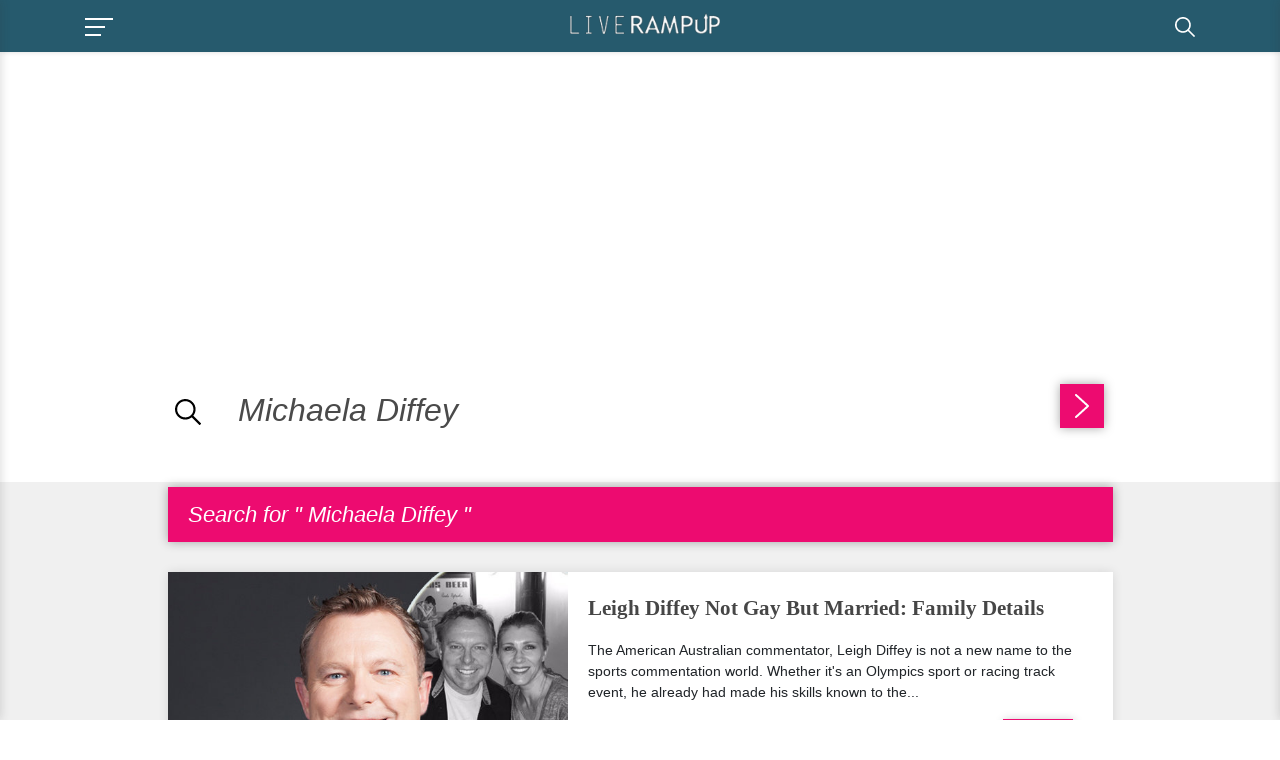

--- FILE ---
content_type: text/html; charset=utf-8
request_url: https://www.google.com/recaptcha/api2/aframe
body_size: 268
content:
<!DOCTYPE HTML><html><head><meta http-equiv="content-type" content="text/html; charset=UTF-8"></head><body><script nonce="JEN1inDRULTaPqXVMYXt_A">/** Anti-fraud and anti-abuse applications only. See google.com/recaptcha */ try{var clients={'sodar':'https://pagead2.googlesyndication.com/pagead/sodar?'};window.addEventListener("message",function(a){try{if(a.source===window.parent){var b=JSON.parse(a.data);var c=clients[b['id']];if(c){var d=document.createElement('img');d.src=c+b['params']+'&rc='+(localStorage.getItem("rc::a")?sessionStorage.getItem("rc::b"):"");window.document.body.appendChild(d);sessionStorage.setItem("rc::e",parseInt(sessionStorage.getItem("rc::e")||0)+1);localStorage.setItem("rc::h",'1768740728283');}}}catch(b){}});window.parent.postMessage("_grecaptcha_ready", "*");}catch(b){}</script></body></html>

=====

This task calls for an exact copy of the data above, without pictures.

--- FILE ---
content_type: text/html; charset=utf-8
request_url: https://www.google.com/recaptcha/api2/aframe
body_size: 268
content:
<!DOCTYPE HTML><html><head><meta http-equiv="content-type" content="text/html; charset=UTF-8"></head><body><script nonce="JEN1inDRULTaPqXVMYXt_A">/** Anti-fraud and anti-abuse applications only. See google.com/recaptcha */ try{var clients={'sodar':'https://pagead2.googlesyndication.com/pagead/sodar?'};window.addEventListener("message",function(a){try{if(a.source===window.parent){var b=JSON.parse(a.data);var c=clients[b['id']];if(c){var d=document.createElement('img');d.src=c+b['params']+'&rc='+(localStorage.getItem("rc::a")?sessionStorage.getItem("rc::b"):"");window.document.body.appendChild(d);sessionStorage.setItem("rc::e",parseInt(sessionStorage.getItem("rc::e")||0)+1);localStorage.setItem("rc::h",'1768740728283');}}}catch(b){}});window.parent.postMessage("_grecaptcha_ready", "*");}catch(b){}</script></body></html>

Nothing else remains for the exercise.